Written request: Please render each line of the data below as a row in a Markdown table with the columns Row and Line, skipping blank lines and leaving out the picture.

■ ■ ■

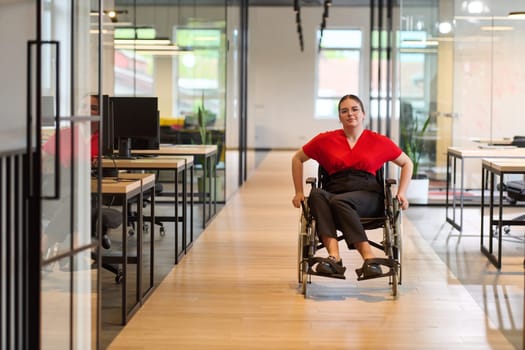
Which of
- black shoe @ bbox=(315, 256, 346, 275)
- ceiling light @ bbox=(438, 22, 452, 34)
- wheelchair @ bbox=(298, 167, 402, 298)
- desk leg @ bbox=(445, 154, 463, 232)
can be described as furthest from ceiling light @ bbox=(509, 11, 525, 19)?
black shoe @ bbox=(315, 256, 346, 275)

■ ■ ■

Answer for the task:
| Row | Line |
|---|---|
| 1 | Which of |
| 2 | - black shoe @ bbox=(315, 256, 346, 275) |
| 3 | - ceiling light @ bbox=(438, 22, 452, 34) |
| 4 | - wheelchair @ bbox=(298, 167, 402, 298) |
| 5 | - desk leg @ bbox=(445, 154, 463, 232) |
| 6 | can be described as furthest from ceiling light @ bbox=(509, 11, 525, 19)? |
| 7 | black shoe @ bbox=(315, 256, 346, 275) |